Your task: Isolate every line in the data with the string "groups" and copy it.

= = = = = = =

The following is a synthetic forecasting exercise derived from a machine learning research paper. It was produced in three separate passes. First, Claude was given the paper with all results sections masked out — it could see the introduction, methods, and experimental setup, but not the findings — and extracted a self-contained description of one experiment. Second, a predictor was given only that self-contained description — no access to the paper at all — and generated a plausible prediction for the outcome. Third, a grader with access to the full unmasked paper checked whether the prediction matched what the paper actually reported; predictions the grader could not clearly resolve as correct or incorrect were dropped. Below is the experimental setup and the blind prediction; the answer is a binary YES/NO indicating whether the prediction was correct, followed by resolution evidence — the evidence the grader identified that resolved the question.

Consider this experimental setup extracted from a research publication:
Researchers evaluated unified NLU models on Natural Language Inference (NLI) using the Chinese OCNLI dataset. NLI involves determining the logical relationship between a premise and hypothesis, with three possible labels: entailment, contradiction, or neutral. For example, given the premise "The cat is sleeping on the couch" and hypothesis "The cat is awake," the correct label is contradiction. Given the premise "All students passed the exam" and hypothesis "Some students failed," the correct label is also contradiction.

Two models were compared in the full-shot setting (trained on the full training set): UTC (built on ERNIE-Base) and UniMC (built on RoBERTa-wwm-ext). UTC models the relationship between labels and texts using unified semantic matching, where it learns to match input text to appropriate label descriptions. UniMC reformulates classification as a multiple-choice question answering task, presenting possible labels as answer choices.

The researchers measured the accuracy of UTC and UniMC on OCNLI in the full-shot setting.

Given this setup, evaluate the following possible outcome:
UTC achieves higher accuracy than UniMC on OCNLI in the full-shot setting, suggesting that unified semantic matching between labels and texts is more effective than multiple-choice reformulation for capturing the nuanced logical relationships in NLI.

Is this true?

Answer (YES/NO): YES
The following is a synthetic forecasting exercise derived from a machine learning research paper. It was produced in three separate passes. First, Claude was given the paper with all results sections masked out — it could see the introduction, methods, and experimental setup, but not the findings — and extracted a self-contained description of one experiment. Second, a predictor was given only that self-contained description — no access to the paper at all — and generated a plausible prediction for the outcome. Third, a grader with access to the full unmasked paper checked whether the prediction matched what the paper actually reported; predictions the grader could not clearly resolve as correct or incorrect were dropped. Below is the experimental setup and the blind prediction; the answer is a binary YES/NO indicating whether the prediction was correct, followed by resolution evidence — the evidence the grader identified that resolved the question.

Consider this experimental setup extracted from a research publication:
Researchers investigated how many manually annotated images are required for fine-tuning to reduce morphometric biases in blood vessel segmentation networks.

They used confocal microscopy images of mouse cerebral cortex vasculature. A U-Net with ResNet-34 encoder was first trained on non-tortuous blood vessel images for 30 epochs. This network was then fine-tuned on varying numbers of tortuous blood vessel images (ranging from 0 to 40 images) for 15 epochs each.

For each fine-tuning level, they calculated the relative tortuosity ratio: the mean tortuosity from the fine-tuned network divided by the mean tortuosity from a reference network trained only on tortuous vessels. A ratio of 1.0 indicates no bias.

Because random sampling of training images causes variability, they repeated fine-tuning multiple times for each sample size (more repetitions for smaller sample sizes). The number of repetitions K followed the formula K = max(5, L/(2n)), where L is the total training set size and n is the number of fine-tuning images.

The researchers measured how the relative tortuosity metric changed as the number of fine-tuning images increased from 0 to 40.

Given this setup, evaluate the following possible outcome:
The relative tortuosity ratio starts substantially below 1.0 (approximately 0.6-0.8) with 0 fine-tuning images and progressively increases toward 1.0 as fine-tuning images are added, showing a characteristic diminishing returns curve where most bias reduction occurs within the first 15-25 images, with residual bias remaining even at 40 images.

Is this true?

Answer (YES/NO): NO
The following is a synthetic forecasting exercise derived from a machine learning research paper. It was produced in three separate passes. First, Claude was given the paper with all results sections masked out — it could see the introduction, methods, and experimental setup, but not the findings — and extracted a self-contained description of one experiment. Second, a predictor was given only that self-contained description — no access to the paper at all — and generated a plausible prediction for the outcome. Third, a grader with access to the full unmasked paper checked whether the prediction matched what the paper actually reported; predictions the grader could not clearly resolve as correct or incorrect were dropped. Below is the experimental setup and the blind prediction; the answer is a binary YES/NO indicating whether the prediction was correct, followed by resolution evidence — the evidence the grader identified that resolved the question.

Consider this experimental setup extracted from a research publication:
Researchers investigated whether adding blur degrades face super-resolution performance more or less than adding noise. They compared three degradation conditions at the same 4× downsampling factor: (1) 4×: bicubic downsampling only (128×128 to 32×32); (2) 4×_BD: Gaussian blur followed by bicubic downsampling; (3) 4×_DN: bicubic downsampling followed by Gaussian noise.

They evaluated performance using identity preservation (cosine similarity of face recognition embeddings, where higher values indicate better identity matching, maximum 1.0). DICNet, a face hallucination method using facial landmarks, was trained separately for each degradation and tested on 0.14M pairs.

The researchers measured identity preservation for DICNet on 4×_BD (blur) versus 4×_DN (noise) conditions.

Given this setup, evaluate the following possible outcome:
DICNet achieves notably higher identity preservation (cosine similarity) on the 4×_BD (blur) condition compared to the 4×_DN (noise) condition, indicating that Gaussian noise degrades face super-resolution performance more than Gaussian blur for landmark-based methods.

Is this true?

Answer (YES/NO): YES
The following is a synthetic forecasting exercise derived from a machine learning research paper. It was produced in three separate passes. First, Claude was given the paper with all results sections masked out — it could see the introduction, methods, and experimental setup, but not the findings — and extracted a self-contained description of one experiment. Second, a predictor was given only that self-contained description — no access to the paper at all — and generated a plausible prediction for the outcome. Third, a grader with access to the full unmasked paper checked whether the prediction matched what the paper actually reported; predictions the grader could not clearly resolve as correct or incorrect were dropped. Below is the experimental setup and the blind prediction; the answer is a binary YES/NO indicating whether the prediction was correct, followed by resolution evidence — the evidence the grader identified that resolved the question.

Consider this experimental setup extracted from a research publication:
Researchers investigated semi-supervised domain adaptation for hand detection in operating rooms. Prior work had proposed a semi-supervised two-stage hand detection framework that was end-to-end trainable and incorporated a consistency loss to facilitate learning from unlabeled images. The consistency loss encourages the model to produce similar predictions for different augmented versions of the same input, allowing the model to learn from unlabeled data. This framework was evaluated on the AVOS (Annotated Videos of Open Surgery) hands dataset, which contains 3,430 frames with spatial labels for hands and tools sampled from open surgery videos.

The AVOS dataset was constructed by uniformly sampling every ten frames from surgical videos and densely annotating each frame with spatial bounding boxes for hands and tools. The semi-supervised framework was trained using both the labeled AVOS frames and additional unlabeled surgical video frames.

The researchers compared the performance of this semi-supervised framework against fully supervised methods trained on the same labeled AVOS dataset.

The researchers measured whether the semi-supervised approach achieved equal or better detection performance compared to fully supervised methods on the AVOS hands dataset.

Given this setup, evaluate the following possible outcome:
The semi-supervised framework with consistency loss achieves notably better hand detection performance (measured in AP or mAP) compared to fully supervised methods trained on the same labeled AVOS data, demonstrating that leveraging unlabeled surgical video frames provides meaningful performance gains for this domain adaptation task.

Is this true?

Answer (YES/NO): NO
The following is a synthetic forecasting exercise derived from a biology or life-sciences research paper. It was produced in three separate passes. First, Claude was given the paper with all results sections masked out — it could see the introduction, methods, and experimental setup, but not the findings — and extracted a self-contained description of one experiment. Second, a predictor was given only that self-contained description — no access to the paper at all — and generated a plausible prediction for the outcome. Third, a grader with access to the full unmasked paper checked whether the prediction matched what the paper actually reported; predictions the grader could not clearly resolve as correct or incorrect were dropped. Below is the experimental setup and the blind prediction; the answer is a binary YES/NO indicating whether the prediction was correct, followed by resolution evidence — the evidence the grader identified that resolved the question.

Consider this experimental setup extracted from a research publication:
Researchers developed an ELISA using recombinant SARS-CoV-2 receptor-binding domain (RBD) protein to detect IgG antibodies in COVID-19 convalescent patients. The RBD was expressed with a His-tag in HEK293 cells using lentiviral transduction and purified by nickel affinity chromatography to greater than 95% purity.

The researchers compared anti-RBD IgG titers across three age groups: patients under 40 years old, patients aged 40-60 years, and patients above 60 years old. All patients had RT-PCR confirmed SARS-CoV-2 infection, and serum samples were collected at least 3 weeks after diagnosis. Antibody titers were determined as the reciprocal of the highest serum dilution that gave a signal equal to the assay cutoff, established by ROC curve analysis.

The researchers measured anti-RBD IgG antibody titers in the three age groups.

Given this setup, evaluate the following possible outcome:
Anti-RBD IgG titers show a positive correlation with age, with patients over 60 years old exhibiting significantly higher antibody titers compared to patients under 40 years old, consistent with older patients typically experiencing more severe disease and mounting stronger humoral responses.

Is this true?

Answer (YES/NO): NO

= = = = = = =

Completed task:
The researchers compared anti-RBD IgG titers across three age groups: patients under 40 years old, patients aged 40-60 years, and patients above 60 years old. All patients had RT-PCR confirmed SARS-CoV-2 infection, and serum samples were collected at least 3 weeks after diagnosis. Antibody titers were determined as the reciprocal of the highest serum dilution that gave a signal equal to the assay cutoff, established by ROC curve analysis.
The researchers measured anti-RBD IgG antibody titers in the three age groups.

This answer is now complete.